Ap4A
- Names: IUPAC name O^{1},O^{7}-Di(5′-deoxyadenosin-5′-yl) tetrahydrogen tetraphosphate

Identifiers
- CAS Number: 5542-28-9;
- 3D model (JSmol): Interactive image;
- ChEBI: CHEBI:17422;
- ChEMBL: ChEMBL339385;
- ChemSpider: 20402;
- KEGG: C01260;
- PubChem CID: 21706;

Properties
- Chemical formula: C_{20}H_{28}N_{10}O_{19}P_{4}
- Molar mass: 836.390 g·mol^{−1}

= Ap4A =

Diadenosine tetraphosphate or Ap4A is a putative alarmone, ubiquitous in nature being common to everything from bacteria to humans. It is made up of two adenosines joined together by a 5′-5′ linked chain of four phosphates. Adenosine polyphosphates are capable of inducing multiple physiological effects.

== Function ==

=== In Eukaryotes ===
Ap4A can be created by a non-canonical activity of the Lysyl-tRNA synthetase (LysRS). This function of LysRS is activated by the phosphorylation of LysRS on serine 207, its subsequent dissociation from the multi-synthetase complex (MSC). The molecule's role as a second messenger has recently been discovered in The LysRS-Ap4A-MITF signaling pathway. Ap4A binds to the MITF-HINT1 inhibitory complex, specifically to the molecule histidine triad nucleotide–binding protein 1(HINT1), releasing the Microphthalmia-associated transcription factor (MITF) and causing an increase in the transcription of its target genes. Ap4A also positively regulates the activity of the transcription factor USF2 through a similar molecular mechanism to that of MITF.
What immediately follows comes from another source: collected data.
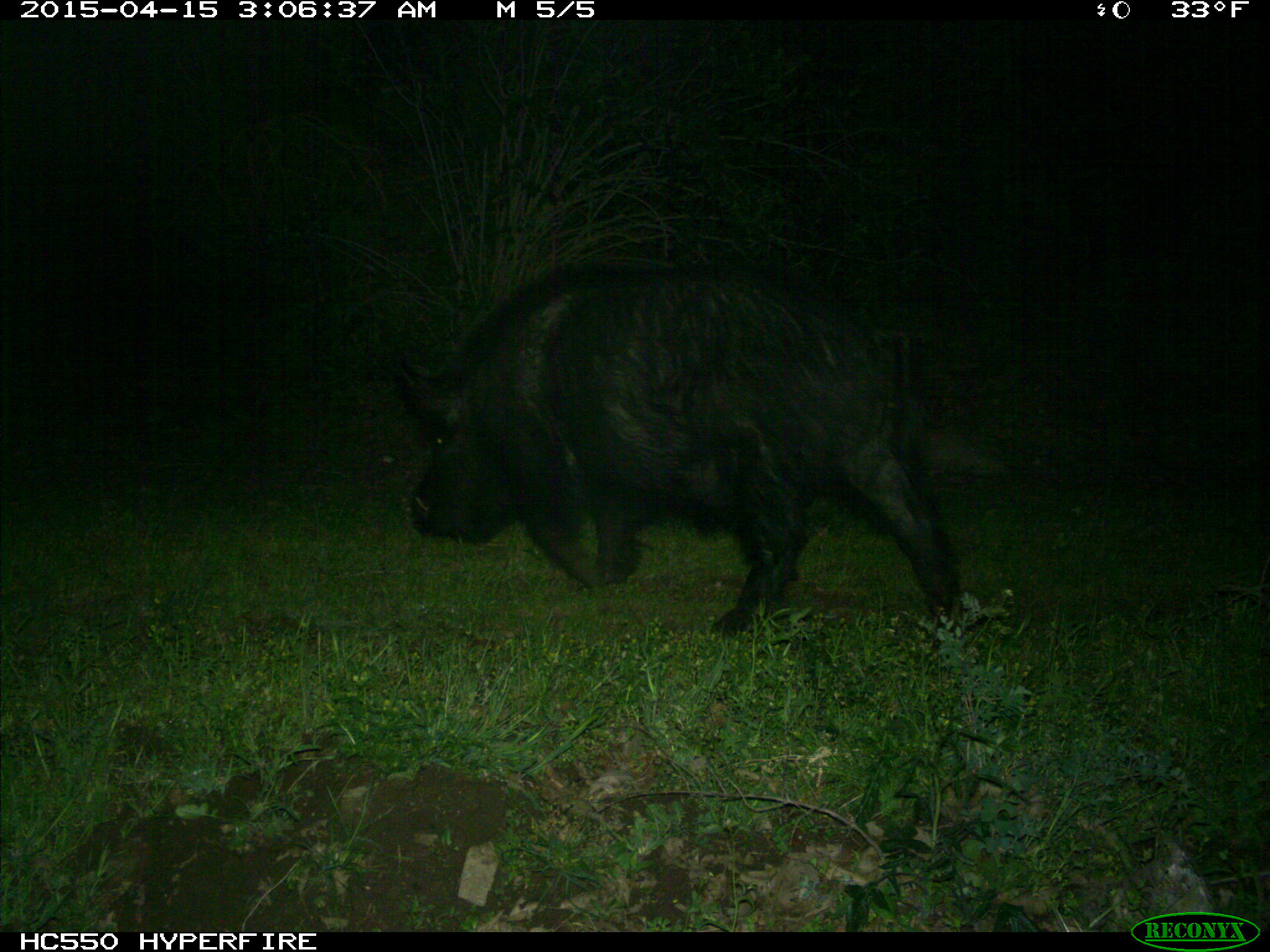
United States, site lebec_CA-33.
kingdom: Animalia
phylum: Chordata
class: Mammalia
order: Artiodactyla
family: Suidae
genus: Sus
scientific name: Sus scrofa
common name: wild boar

It has also been shown, that Ap4A plays a role in the functionality of dendritic cells (DCs). An increase in the intracellular amount Improves their motility and antigen presenting ability through alterations in small GTPases present in the cells. This was discovered by creating mice deficient in the enzyme NUDT2, which serves as an Ap4A hydrolase and thus controls the levels of Ap4A in the cell. Ap4A, however, has also been shown to cause apoptosis in several cell lines through an unknown mechanism, the degradation of Ap4A was necessary for the process as hydrolysis-resistant analogues of the molecule showed no apoptotic activity.

=== In Prokaryotes ===
In E. coli, Ap4A has been shown to function as an alarmone, as the intracellular concentration of the molecule increases upon heat stress. Ap4A can also be incorporated into RNA as a 5' Cap along with other dinucleoside polyphosphates. It serves as a substrate for the RNA polymerase and the intracellular levels of these capped RNAs increase upon stress, suggesting that the cap adds a level of stability to the RNA.

Myxococcus xanthus is a type of Gram-negative bacteria, and M. xanthus lysyl-tRNA synthetase (LysS) is an enzyme from the bacteria that synthesizes diadenosine tetraphosphates (Ap4A) when adenosine triphosphate (ATP) is present. Diadenosine pentaphosphate (Ap5A) is synthesized from Ap4A with ATP.